The Austin Champ Was a Blatant Jeep Ripoff, But It Was Good Enough for Led Zeppelin
The forgotten British off-roader was born alongside the original Land Rover
When it comes to off-road legends, in America we lay claim to the Jeep, the Bronco, the International Harvester Scout and a number of other four-wheeled brutes. So why is it that we’re still fascinated by the lore of the Brits and their own heritage overlanders?
Probably because they really know how to drive them into the ground, and then tell a good story about it over a pint. There’s the one about the Oxford and Cambridge students driving the Land Rover Series I from London to Singapore. There’s that time British special forces painted their Land Rovers pink for better camouflage in the deserts of Oman. And it’s not all about the precursor to the Defender; there’s the time Jimmy Page and Robert Plant took an Austin Champ up “into the misty mountains” to start writing Led Zeppelin III.
Never heard of the Austin Champ? It’s an essential part of English off-road history, built at the same time the Rover Company was developing the first Land Rover vehicles. The reason you probably missed it in your 4×4 education is because it was usurped by its brother in arms, as well as the vehicle it was inspired by: the American jeeps built for military use during World War II.
During the war, the U.S. supplied four-wheel-drive jeeps (this is long before the Jeep brand emerged) not only to our own troops but to the Allied Nations. But as Ben Branch recently explained at Silodrome, the Brits soon found “they needed to develop their own version using locally sourced materials and parts.”
This led to the creation of the Land Rover Series I as well as the Austin Motor Company’s Champ, full name “Truck 1/4- ton, CT, 4X4, Cargo and FFW, Austin Mk.1,” both of which started production after WWII. Branch dug up the beginnings of the latter as a 1952 model recently hit the auction block at Car & Classic Auctions. The sale has since ended, but the auction house is based out of the U.K. so American buyers likely wouldn’t have bothered; better to simply take the history lesson.
Yes, the Champ looks a lot like the Jeep you know and (maybe) love, what with the similar grille, headlight placement and fold-down windshield. But there are a number of ways Austin differentiated what they hoped would be a more capable machine, including five forward gears and five reverse gears, a Rolls-Royce 2838cc 4-cylinder engine, and waterproofing up the wazoo, which meant a folding snorkel that could be affixed to the right side of the hood and allow the vehicle to travel in up to six feet of water. According to Branch, that feature was later axed “as it was deemed not worth the extra cost.”
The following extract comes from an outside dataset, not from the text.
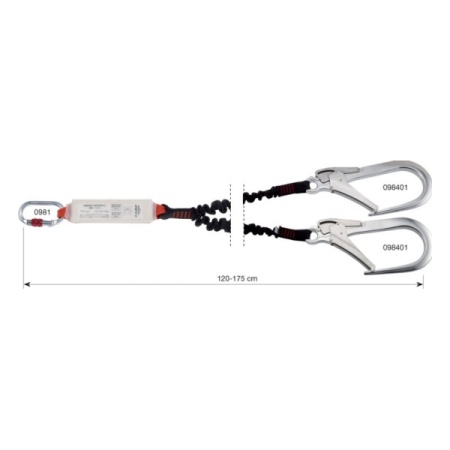 Строп страховочный двуплечевой Rewind с монтажными карабинами (110 см): купить в интернет-магазине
In fact, after starting production in 1951, the Austin Champ, a blatant Jeep ripoff, itself was axed in 1956 in favor of the Austin Gipsy, which was a blatant ripoff of the Land Rover. It’s no wonder, then, that Jeep and Land Rover are still going strong today, while the Austin Motor Company has not been heard from in a while (though there are rumors the people who hold the rights may be cooking up something electric).
But hey, over a decade after the Champ went out of production, the blokes from Led Zeppelin were still scooting around in one while in their prime, which just proves you can apply the rose-colored phrase “they don’t make ‘em like they used to” to just about any old-school 4×4, even the failed copycats.